The proposed class is led by Chelsea Blink, a subscriber to billionaire Jeff Bezos’ Post who says she would have unsubscribed had she known her activity and data were being tracked for pricing purposes.

According to the readers, The Post had to disclose the surveillance policy in when New York required companies that set prices using algorithms based on consumer personal data to do so. That law took effect in late 2025, but the Post only made the disclosure in March 2026 via a renewal email to subscribers.

The class action includes several reactions from subscribers who were outraged by the revelation, with one customer comparing the scheme to a grocery store charging two customers different prices for a loaf of bread “with the difference only being their browsing habits.”

“That sense of unfairness became even more powerful when customers compared notes on their pricing publicly,” the readers said. “One frustrated user described seeing a renewal jump from $170 to $260, canceled in response, then later clicked a link to an article and was shown a new subscription offer again, referencing the old lower annual price. Another person immediately asked: ‘Why was yours $170 originally … I managed to get a $60 deal.”

According to the readers, the newspaper implemented a new privacy policy in December 2025, which allowed the company to gather subscriber information, analyze their cookies and browsing history and compile comprehensive profiles of the users.

The profiles reportedly include reading habits and engagement patters, behaviors, preferences, demographic data, income, user preferences and characteristics, internet and browsing activity, location data, device information and more. Under the policy, the readers say, The Post could also access information from other “Bezos-owned” companies like Amazon, particularly users who used subscription promotions and linking services on Amazon.

In the readers’ view, the policy goes well beyond an average user’s expectations for internet use, where accepting cookies and browsing data are regularly tracked for advertising. No subscriber would anticipate a company use their data against them to set higher prices, nor would they expect the tracking to “transform into a profiling system designed to predict their economic value.”

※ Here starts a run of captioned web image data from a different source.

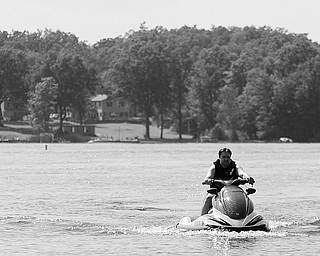 "[7.5.2008] Eric Houck, of Boardman, rides a jetski July 5, 2008 at Lake Milton where his in-laws have a place on the lake. Houck hasn't noticed a decline in jet ski usage on the lake, but has noticed ""quite a few less boats."""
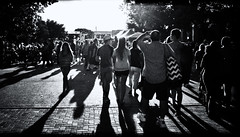 Evening on the Town (Anne Worner) Tags: people blackandwhite bw sun walking outside outdoors evening lowlight texas candid wideangle georgetown ricohgr contrejour strongcontrast streetstreetphotography silverefex anneworner 2016poppyfestival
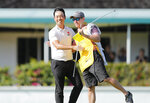Kevin Na, left, embraces caddie Kenneth Harms after winning the final round of the Sony Open golf tournament Sunday, Jan. 17, 2021, at Waialae Country Club in Honolulu. (Jamm Aquino/Honolulu Star-Advertiser via AP)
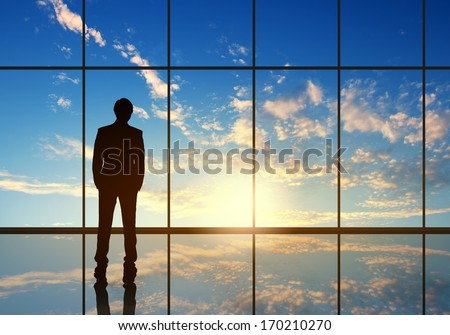 Silhouette of businessman against panoramic office window - stock photo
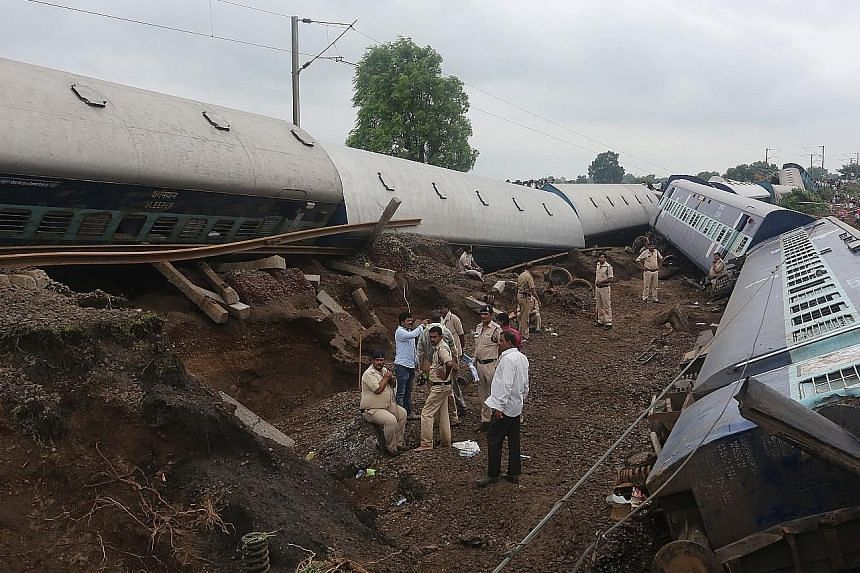 The trains, travelling in opposite directions, derailed within minutes of each other near the town of Harda (above) at about 11.30pm on Tuesday. They appear to have been hit by a sudden surge of water on the swollen Machak river. Roughly 300 people w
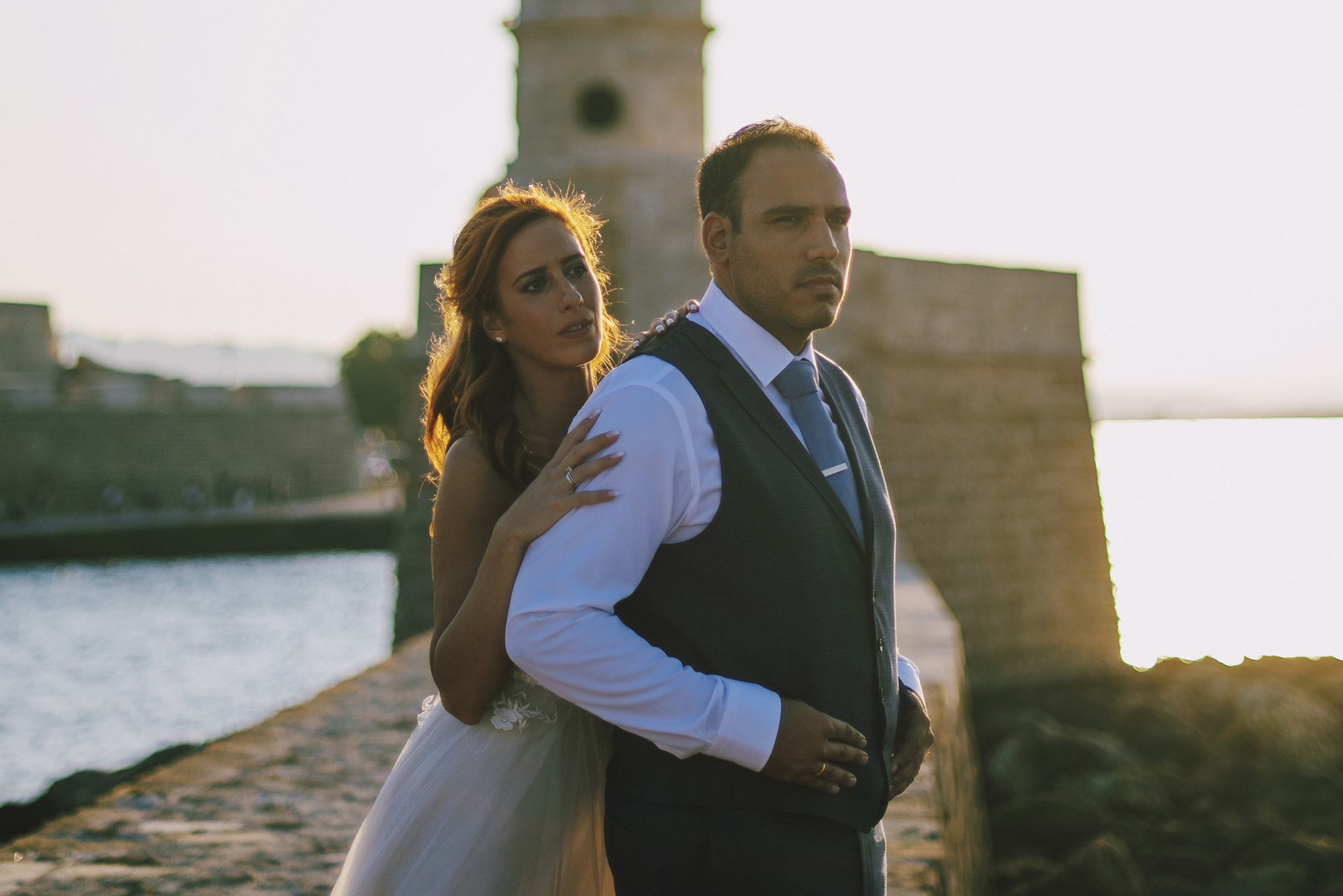 DIMITRA & GIORGOS, WEDDING IN PELOPONNESE AND CRETE  When this wonderful couple contacted me to be their wedding photographer, I was touched by their move and I was extremely happy! Giorgos is a good friend of mine and Dimitra is a big fan of my work and she is very interested in the Art of Photography as a whole. Wasting no time, we planned an amazing pre-wedding session, which you can see here and then we decided to close their wedding day with a next-day session at the magical island of Crete…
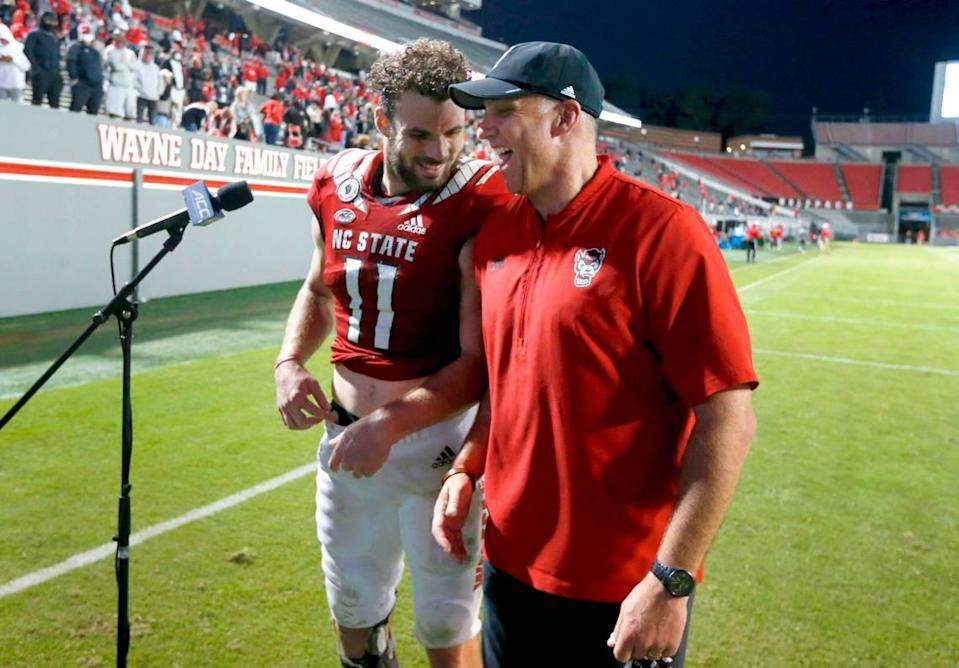 N.C. State head coach Dave Doeren laughs with Payton Wilson (11) after N.C. State's 31-20 victory over Duke at Carter-Finley Stadium in Raleigh, N.C., Saturday, Oct. 17, 2020.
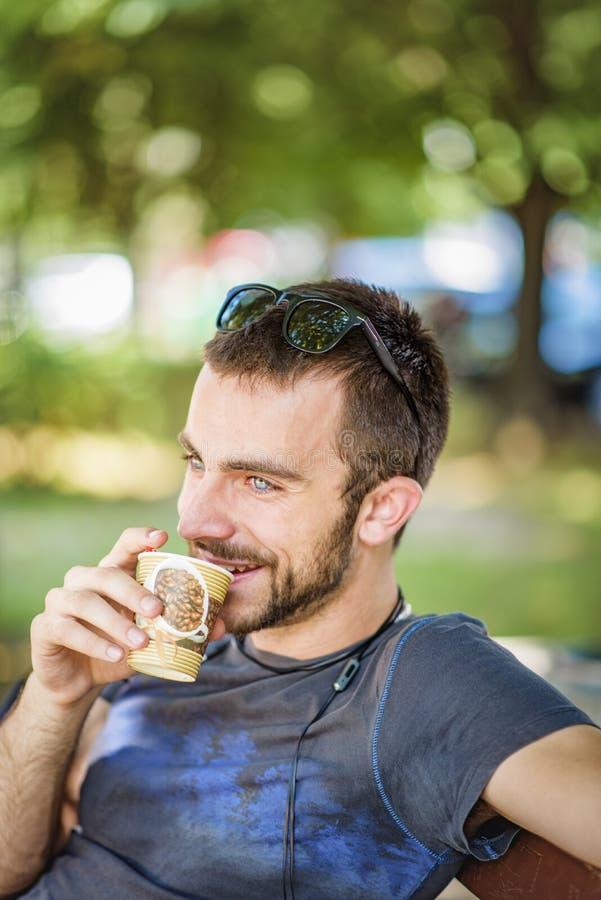 Jeune homme buvant du café soluble en parc image stock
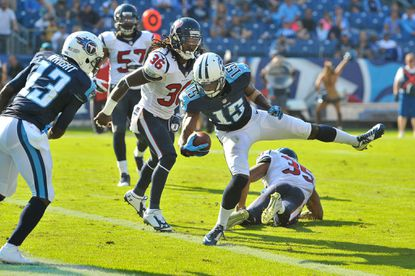 Tennessee Titans wide receiver Justin Hunter (15) scores a touchdown as Houston Texans strong safety D.J. Swearinger (36) and Houston defensive back Eddie Pleasant (35) defend during.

Blink asserts that the newspaper’s conduct violates D.C.’s Consumer Protection Procedures Act and is asking a Superior Court judge to order the Post to accurately disclose its data practices and end its undisclosed surveillance pricing.

The lawsuit comes as the major news outlet has undergone significant changes after Bezos bought the Post for $250 million in 2013.

Just this February, The Post laid off over 300 journalists — 30% of its staff — as part of its effort to boost the newspaper’s finances and better meet readers’ needs.

Matt Murray, The Post’s executive editor, said at the time that the layoffs were “about positioning ourselves to become more essential to people’s lives in what is becoming a more crowded, competitive and complicated media landscape,” adding that online search traffic had fallen by nearly half in the last three years.

In February 2025, in the wake of President Donald Trump’s return to the White House, Bezos announced the paper’s editorial section would focus on defending “personal liberties and free markets.”

The move came four months after Bezos killed a presidential endorsement of former Vice President Kamala Harris, the first time in 36 years, which triggered hundreds of thousands of subscribers to cancel.

The Post did not immediately respond to a request for comment.